If the UK model is any indication, Netflix will be less of the ogre many people think it will when it launches in Australia, says Gill Whitehead, Channel 4 UK’s director of audience technologies and insight.
Whitehead was in Sydney recently and said she felt the US streaming service would probably snare a similar amount of audience share in Australia as it does in the UK – around three per cent.
Speaking at last week’s Broadcast Digital Media Summit, Whitehead said although Netflix had been a massive disruptor in the US market she felt it and the other streaming services would have a lesser impact in Australia as they had done in the UK.
“These (video streaming sites) are having an impact but it’s much less than it is in the States where 30 per cent of the streaming traffic is coming from Netflix. In the UK it’s more like three per cent and they’ve been in the UK market now for three years,” Whitehead revealed.
“I think the reason for that is that TV advertising is quite heavily regulated in the UK and we have lower advertising limitage which means an advertising-free platform like Netflix has less of appeal. I also think Americans are much more used to subscribing to services,” she said.

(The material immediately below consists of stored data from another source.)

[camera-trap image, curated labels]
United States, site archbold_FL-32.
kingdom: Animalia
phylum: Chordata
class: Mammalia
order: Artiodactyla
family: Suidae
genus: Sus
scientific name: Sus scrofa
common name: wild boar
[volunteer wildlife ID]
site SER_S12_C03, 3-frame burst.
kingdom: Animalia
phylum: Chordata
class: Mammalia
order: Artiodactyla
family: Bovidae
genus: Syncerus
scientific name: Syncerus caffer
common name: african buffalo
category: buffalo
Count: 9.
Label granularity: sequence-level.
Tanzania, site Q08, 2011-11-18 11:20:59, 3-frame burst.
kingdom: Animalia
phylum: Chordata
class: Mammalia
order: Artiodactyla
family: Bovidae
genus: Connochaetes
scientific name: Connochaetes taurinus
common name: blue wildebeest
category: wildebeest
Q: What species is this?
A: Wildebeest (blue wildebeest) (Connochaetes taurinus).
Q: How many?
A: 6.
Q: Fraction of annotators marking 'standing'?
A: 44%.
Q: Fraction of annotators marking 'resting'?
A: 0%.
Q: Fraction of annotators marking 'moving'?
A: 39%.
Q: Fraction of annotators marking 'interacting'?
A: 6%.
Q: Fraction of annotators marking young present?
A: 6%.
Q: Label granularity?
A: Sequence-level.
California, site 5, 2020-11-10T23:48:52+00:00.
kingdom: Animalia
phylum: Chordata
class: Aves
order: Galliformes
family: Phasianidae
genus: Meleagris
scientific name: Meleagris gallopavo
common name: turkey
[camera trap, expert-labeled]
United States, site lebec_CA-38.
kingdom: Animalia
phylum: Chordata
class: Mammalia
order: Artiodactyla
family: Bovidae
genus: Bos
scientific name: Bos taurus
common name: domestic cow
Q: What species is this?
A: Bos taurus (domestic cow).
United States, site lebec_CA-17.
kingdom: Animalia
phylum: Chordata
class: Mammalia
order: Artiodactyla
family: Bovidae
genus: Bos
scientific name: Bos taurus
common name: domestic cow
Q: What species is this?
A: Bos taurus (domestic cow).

One area Whitehead conceded that Netflix had excelled was using data to program and schedule shows. She cited Netflix’s signature program House Of Cards as an example. Netflix got behind the program early in its development and then outbid all-comers for it when its demographics proved a perfect fit for Netflix’s own audience data.
However, Whitehead was more glib about Netflix using data to extol any facts. “For a company run on data their selective use of it is incredible and they still refuse to release any ratings information for any programs and all they tell us that it’s all brilliant and their audiences are really big,” she said facetiously. “Forget cross measurement we should all use that metric!”
But Whitehead said that data would also be the ideal for TV stations to help combat the threat from video streaming services.
“We’re using data (in the creative process) to look at acquisition, to look at content clusters and what we’ve found is around counter scheduling, we’ve had shows that we thought would have very similar audiences but when we pulled it apart we found data from millions of people, we found that the audiences were actually quite different, and that opens up scheduling options that you may not have thought of.